Justice4Grenfell is bringing the names of the 72 Grenfell Tower victims back into the news on the third anniversary of the tragedy.
The organisation, which formed in 2017 to fight for justice on behalf of Grenfell Tower victims and survivors, asked The Mail on Sunday, The Sun on Sunday and The Sunday Times to donate column space in print on Sunday to remember the people who lost their lives. The names created a typographical tower to serve as a memorial for those who died and a reminder that the community is still seeking justice.
Outdoor media companies such as Ocean Outdoor, Open Media, Jack Arts and London Lites have also donated billboard sites across London to display the tower of names. Locations include Wembley, Kensington, Ladbroke Grove and Holland Park, which are all within close proximity to Grenfell Tower.
Justice4Grenfell is encouraging the public to show solidarity and demand justice by sharing the images from the campaign on social media with the hashtag #Justice4Grenfell.
The work was created by Ben Edwards and Guy Hobbs at Bartle Bogle Hegarty London. Electric Glue is the media agency.
Sunday (14 June) marks three years since the Grenfell Tower fire, which killed 72 people and left 293 without a home – the UK's deadliest residential fire since World War II. Yet the victims have largely fallen out of the news agenda and the government’s slow response to the disaster was further postponed by Covid-19. The public inquiry, which had already been delayed by some witnesses threatening to withhold evidence, was halted in March and is not due to resume until 6 July, meaning criminal charges may not even be considered until 2022.

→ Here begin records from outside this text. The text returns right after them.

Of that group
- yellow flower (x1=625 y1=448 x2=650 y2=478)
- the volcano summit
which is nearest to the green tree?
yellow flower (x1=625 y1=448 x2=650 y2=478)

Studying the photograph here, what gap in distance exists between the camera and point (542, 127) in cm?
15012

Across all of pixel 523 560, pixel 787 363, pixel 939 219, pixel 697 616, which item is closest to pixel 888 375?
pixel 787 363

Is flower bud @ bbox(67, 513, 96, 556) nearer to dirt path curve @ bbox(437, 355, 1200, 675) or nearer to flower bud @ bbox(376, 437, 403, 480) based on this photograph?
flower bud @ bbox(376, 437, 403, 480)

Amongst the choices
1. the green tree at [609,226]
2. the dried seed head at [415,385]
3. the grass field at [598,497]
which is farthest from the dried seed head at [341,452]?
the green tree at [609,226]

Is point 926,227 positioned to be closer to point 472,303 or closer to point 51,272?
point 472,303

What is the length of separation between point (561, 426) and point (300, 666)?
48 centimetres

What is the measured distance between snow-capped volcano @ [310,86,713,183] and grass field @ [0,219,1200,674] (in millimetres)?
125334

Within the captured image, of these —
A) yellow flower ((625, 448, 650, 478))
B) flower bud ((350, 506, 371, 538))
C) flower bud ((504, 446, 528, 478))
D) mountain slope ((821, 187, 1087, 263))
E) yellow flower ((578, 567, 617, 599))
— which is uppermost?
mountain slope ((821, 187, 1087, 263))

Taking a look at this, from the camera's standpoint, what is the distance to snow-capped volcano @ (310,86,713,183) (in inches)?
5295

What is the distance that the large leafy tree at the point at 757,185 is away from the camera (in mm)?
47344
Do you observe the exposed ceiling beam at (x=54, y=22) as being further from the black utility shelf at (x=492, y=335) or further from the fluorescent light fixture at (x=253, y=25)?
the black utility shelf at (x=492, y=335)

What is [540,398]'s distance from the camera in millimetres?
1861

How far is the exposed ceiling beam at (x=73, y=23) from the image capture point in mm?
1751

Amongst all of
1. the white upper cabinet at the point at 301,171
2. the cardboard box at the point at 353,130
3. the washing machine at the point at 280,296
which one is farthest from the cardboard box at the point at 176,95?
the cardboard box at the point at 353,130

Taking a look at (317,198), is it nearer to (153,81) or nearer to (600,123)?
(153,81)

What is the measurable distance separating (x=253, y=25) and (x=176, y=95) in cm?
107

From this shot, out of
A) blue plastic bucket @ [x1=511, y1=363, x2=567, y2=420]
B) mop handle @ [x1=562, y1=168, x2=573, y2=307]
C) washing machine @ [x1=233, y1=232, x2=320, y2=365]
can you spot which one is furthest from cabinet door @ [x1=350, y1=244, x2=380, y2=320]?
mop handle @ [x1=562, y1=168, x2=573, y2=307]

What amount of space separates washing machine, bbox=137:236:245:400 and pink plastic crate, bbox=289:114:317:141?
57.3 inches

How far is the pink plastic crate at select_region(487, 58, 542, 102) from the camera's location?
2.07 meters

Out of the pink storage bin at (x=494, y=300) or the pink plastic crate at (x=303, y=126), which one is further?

At least 300 tower blocks in England still have similar cladding systems to those that spread the fire at Grenfell.
Yvette Williams, Justice4Grenfell co-founder and co-ordinator, said: "Grenfell is a symptom of urgent issues within our society. In the three years since Grenfell, the local community has been turned upside down and remains in limbo, whilst those responsible continue to evade responsibility or criminal justice. The devaluation and marginalisation of certain groups often pay the high price for corporate and/or ideological failures that are then deemed too expensive or politically inconvenient to rectify.
"The current Covid-19 pandemic has now led the entire country to experience what it feels like to face a crisis and be met with a response from the authorities that is dangerously inadequate and incoherent. The murder of George Floyd in the US lays wide open the systemic discrimination that many face. What happened at Grenfell is a mirror of everything that is wrong with our society. We cannot bring 72 beautiful people back. But we can force change to ensure these ills never happen again."
In 2018, one year after the tragedy, Justice4Grenfell and BBH drove three billboards across London to demand justice, in a stunt inspired by the film Three Billboards Outside Ebbing, Missouri. On the second anniversary, the organisation took over London Fashion Week with a protest on the catwalk.